[TEXT PASSAGE]
Usually, yes. Exclusively, no.
Great story and all but do realize that Mr. Visser was...1) a student athlete and 2) in the ROTC (or the equivalent)
It's not about what you do, but who you know. WIthout the connects sought from the two, few students would have reached the same level of success.
Read the story closer: A KU student-athlete, Gary Green, came up with the concept for the calendar; this student will be part of the calendar, which is now in its fifth year. Mr. Visser was not a student-athlete, and according to the story had to earn back his ROTC status. Regardless, it's a terrific story and I took from it that Mr. Visser learned how to navigate a large campus, cultivate connections and involve himself in things that matter to him. Bravo to his success, which from my point of view was earned by his own commitment to become better.
If a guy living in a scholarship hall needs special help to succeed what about the others?
Where in the story does it say he received "special help" other than him seeking advice from his teachers? I sure don't see it.
[/TEXT PASSAGE]
# WORK INSTRUCTIONS
Edit the comments: give again the part that opens with the words containing "Usually, yes. Exclusively, no." and closes with "level of success.", changing "ROTC" to "Army ROTC".
[RECORDS SHOWN]
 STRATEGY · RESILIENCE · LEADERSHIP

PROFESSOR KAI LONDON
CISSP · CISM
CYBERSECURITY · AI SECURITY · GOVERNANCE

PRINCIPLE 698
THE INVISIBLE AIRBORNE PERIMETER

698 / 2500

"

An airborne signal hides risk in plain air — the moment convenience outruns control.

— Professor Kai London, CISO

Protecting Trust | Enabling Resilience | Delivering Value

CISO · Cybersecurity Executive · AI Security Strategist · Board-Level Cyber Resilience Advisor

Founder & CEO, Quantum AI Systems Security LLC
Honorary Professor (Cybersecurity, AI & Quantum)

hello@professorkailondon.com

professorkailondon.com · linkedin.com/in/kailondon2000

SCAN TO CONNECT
[/RECORDS SHOWN]
# WRITTEN ANSWER
Usually, yes. Exclusively, no.
Great story and all but do realize that Mr. Visser was...1) a student athlete and 2) in the Army ROTC (or the equivalent)
It's not about what you do, but who you know. WIthout the connects sought from the two, few students would have reached the same level of success.